Speak up for Ogg Vorbis! SgtChaireBourne writes: "The BBC's testing period for Ogg Vorbis is now finished, but they are still soliciting feedback.
Now's the chance to add any words of encouragement to the BBC regarding Ogg, especially since, perhaps by oversight, RealOne (formerly RealPlayer) is now only available for Windows 98, 2000, ME, NT and XP. Currently, the download page for older versions seem to turn up empty for all requests for Linux versions, but deep links can still get you there.
As far as I can tell, the BBC is the first large (or even medium) news service to try Ogg. Here is last year's announcment on Slashdot about the start of the test."
"Sounds cool." blocksetter writes: "Cool Chips plc appreciates the interest of the Slashdot community. We've made an effort to address the points raised in last week's discussion of our technology and we've posted the resulting FAQ on our site. In the interest of conserving bandwidth, a text-only version is available for your viewing pleasure. We would like to thank everybody whose questions and criticisms inspired us to do this.

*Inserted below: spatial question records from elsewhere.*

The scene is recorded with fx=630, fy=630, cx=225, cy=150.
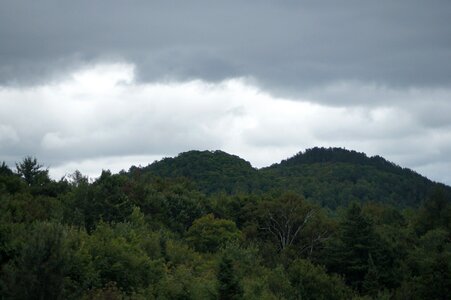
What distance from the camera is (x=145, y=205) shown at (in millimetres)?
82875

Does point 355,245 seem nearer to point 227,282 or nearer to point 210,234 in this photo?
point 210,234

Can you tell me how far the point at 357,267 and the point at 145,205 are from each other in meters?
29.6

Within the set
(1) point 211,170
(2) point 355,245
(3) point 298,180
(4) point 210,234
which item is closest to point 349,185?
(3) point 298,180

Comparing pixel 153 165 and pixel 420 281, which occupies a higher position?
pixel 153 165

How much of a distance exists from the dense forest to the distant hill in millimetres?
42433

If there is something we haven't covered, you can also write directly to Cool Chips President Isaiah Cox, or to myself, Company Wonky Chris Bourne."
Click here or here.
I think the record wasn't just that they transmitted at that speed, but that they did it over the massively long distance which they did, over oceans and all. I don't think an intra-Canadian network can really claim that they transmit as far.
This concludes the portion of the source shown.